**TEKS BACAAN**
━━━━━━━━━━━━━━━━

Oleh : Aria Dipura, SH, CPL., CPCLE., CLi
Pendahuluan
Kekeliruan prosedur Pengadaan Barang/Jasa (selanjutnya disebut “PBJ”) seringkali menjadi momok bagi pejabat atau kepala daerah karena tidak jarang harus berurusan dengan penegak hukum, bahkan menjadi tindak pidana korupsi. Hal ini tidak heran karena sektor PBJ ini merupakan tergolong “basah” dan rentan penyalahgunaan wewenang.
Berdasarkan berita yang diambil dari situs www.kompas.com, hampir 80 persen kasus yang ditangani Komisi Pemberantasan Korupsi (KPK) berasal dari sektor tersebut. Masih segar dalam ingatan kita mengenai kasus korupsi pengadaan e-ktp yang melibatkan mantan ketua DPR, belum lagi kasus pengadaan jasa konstruksi wisma atlet Hambalang yang mengakibatkan kerugian negara sebesar Rp. 706 miliar serta menyeret beberapa nama politisi, menteri pemuda dan olahraga dan beberapa pejabat pemerintahan serta kasus-kasus lainnya.

━━━━━━━━━━━━━━━━

**ENTRI DATA**
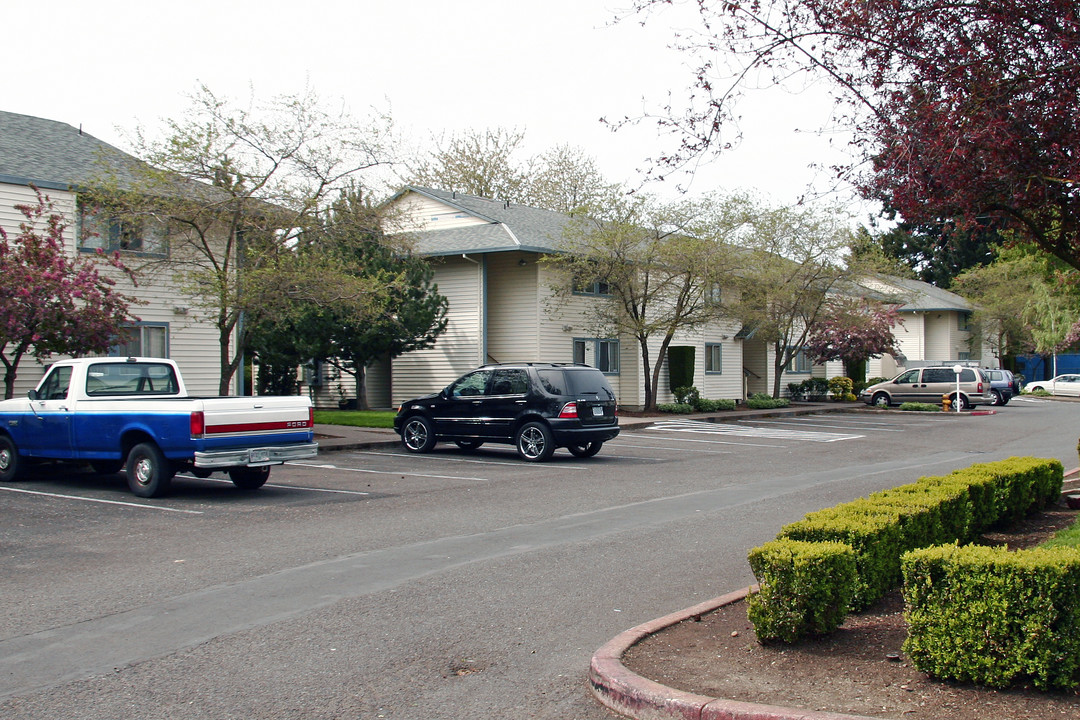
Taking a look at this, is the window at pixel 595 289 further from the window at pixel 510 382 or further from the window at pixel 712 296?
the window at pixel 510 382

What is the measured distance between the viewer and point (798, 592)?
5504 mm

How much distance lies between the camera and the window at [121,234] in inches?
737

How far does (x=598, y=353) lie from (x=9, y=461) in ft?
70.3

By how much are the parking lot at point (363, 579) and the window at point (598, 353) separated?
15648 millimetres

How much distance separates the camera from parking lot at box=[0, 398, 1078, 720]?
5289mm

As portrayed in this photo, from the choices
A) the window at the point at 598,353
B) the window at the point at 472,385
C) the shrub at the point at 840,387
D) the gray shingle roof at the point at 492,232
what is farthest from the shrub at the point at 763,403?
the window at the point at 472,385

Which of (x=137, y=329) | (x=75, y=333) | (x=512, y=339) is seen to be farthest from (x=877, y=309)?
(x=75, y=333)

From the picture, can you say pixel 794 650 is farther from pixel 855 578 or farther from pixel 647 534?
pixel 647 534

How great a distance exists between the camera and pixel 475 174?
5775cm

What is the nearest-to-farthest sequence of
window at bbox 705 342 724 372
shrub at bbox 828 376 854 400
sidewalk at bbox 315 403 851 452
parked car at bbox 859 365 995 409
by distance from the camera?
sidewalk at bbox 315 403 851 452, window at bbox 705 342 724 372, parked car at bbox 859 365 995 409, shrub at bbox 828 376 854 400

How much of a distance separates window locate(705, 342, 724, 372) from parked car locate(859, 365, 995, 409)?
25.4 feet

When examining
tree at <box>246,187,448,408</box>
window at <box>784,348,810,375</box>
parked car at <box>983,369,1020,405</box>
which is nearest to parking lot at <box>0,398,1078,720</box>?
tree at <box>246,187,448,408</box>

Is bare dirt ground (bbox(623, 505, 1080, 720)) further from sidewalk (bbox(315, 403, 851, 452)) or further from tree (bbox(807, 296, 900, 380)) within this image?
tree (bbox(807, 296, 900, 380))

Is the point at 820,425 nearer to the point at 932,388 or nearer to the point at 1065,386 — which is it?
the point at 932,388
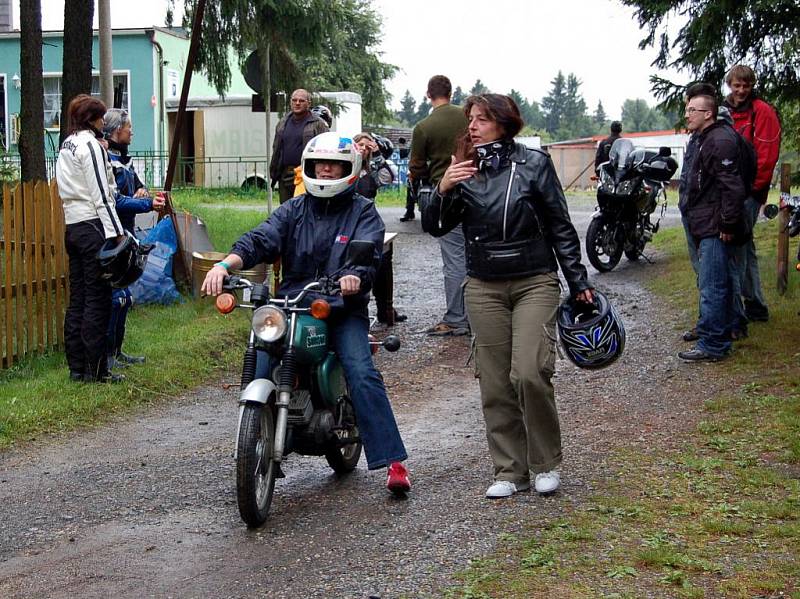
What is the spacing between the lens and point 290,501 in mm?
6246

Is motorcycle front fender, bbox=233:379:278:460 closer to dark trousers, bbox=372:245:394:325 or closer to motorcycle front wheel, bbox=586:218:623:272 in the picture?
dark trousers, bbox=372:245:394:325

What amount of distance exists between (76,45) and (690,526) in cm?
1057

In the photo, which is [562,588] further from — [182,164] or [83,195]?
[182,164]

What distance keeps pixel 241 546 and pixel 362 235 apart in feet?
5.69

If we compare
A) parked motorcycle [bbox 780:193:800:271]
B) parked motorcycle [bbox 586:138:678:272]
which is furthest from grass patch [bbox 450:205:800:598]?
parked motorcycle [bbox 586:138:678:272]

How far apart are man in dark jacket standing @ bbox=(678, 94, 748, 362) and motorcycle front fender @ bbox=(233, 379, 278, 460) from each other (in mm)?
4697

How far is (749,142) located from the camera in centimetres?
966

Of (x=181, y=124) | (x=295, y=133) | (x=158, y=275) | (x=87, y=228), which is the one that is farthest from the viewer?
(x=181, y=124)

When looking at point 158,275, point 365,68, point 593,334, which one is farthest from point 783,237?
point 365,68

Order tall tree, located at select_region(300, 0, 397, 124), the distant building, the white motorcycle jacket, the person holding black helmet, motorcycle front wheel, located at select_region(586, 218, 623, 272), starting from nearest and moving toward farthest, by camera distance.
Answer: the white motorcycle jacket < the person holding black helmet < motorcycle front wheel, located at select_region(586, 218, 623, 272) < the distant building < tall tree, located at select_region(300, 0, 397, 124)

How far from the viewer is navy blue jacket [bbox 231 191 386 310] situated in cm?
621

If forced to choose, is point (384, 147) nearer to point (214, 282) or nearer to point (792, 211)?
point (792, 211)

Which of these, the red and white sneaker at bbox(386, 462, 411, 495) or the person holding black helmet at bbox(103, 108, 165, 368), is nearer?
the red and white sneaker at bbox(386, 462, 411, 495)

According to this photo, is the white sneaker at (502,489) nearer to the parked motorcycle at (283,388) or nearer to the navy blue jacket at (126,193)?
the parked motorcycle at (283,388)
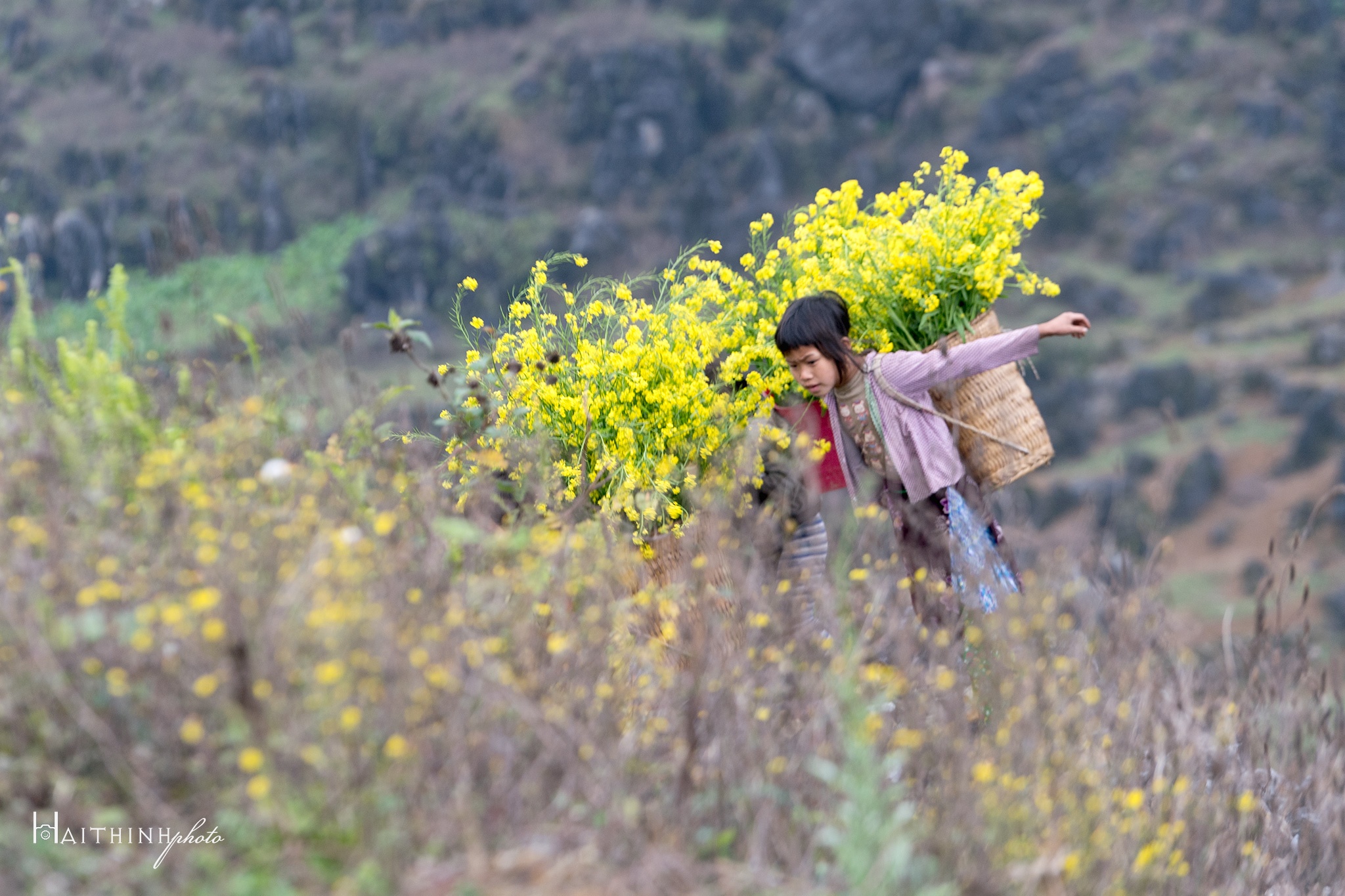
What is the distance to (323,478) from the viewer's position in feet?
6.21

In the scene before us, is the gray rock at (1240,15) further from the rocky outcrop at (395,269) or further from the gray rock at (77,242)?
the gray rock at (77,242)

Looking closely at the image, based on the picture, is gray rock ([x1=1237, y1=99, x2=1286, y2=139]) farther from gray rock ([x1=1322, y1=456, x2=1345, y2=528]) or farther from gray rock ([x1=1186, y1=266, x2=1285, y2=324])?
gray rock ([x1=1322, y1=456, x2=1345, y2=528])

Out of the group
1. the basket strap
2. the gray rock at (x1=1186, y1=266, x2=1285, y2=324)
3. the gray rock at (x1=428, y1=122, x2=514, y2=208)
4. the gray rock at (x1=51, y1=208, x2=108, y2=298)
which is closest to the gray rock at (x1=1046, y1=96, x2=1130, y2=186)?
the gray rock at (x1=1186, y1=266, x2=1285, y2=324)

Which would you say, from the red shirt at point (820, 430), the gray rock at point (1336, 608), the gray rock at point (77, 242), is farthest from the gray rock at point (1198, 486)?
the red shirt at point (820, 430)

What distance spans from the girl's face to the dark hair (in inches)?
0.4

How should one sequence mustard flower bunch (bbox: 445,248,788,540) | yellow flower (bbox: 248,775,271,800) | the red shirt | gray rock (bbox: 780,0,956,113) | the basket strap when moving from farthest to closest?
gray rock (bbox: 780,0,956,113) < the red shirt < the basket strap < mustard flower bunch (bbox: 445,248,788,540) < yellow flower (bbox: 248,775,271,800)

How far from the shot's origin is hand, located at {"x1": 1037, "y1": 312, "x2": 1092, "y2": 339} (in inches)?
107

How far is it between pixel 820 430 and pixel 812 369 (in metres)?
0.40

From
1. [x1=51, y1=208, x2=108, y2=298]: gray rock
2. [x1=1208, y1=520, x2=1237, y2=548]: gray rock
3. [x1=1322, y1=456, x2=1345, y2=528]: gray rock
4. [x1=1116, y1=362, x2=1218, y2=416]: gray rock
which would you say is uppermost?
[x1=51, y1=208, x2=108, y2=298]: gray rock

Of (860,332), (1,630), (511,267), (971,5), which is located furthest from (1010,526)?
(971,5)

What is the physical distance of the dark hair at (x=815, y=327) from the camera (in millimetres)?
2723

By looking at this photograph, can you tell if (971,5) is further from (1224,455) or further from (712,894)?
(712,894)

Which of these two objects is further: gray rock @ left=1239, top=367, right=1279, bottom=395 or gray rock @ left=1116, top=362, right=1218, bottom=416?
gray rock @ left=1239, top=367, right=1279, bottom=395

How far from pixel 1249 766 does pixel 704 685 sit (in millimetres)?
1942
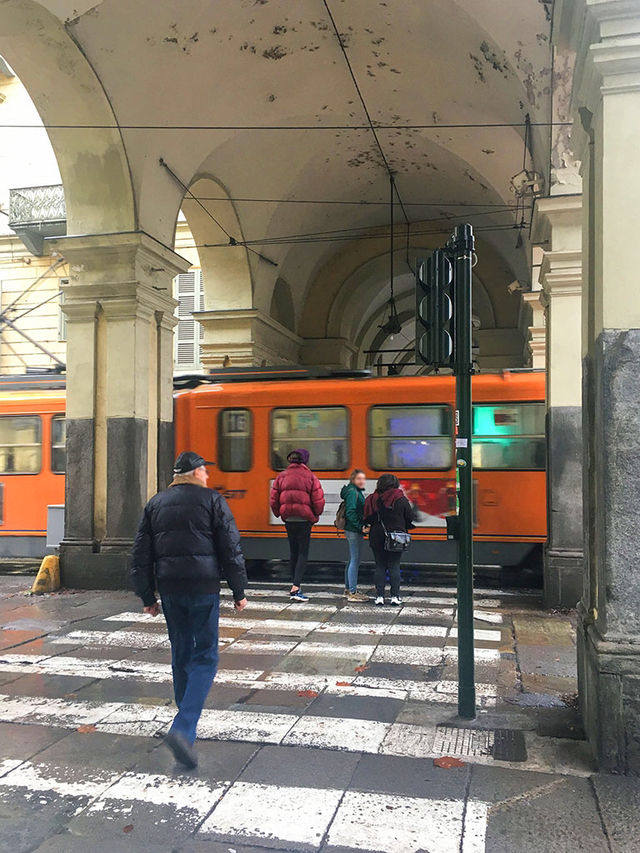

━━━━━━━━━━━━━━━━

**PETUNJUK LATIHAN**
Tuliskan lanjutan teks tentang pengadaan barang/jasa dan korupsi, dimulai tepat setelah kalimat terakhirnya.

**HASIL**
Berdasarkan hasil kajian KPK terhadap upaya pencegahan korupsi pada pengadaan barang dan jasa pemerintah, ditemukan data bahwa korupsi PBJ paling banyak terjadi pada 5 (lima) tahapan atau proses. Antara lain: (1) tahap perencanaan anggaran; (2) tahap perencanaan-persiapan PBJ Pemerintah; (3) tahap pelaksanaan PBJ Pemerintah; (4) tahap serah terima dan pembayaran; dan (5) tahap pengawasan dan pertanggungjawaban (Laptah KPK, 2016). Misalnya saja pada penyusunan dokumen kerangka acuan kerja (KAK) pada tahap perencanaan dimana oknum pengadaan dapat memainkan spesifikasi teknis atas barang/jasa yang ingin diselenggarakan dengan cara menaikkan spesifikasi teknis sehingga anggaran menjadi membengkak. Contoh lain adalah dengan mengarahkan spesifikasi teknis pada peserta lelang tertentu sehingga hanya satu peserta lelang yang lolos, serta contoh-contoh modus lainnya.
Mengingat terdapat celah-celah korupsi di dalam PBJ pemerintah di atas, maka urgensi kehadiran seorang advokat yang mempunyai keahlian di bidang PBJ untuk memberikan pendampingan hukum kepada para pemangku kepentingan di bidang PBJ pemerintah ini sudah tidak terelakan lagi. Adanya pendampingan dari advokat PBJ ini diharapkan dapat mereduksi potensi-potensi yang menyebabkan kekeliruan proses PBJ pemerintah sehingga permasalahan hukum di kemudian hari dapat dihindari. Menyusun HPS membutuhkan keahlian tersendiri. Selain harus memahami karakteristik spesifikasi barang/jasa yang akan diadakan, juga harus mengetahui sumber dari barang/jasa tersebut. Harga barang pabrikan tentu saja berbeda dengan harga distributor apalagi harga pasar.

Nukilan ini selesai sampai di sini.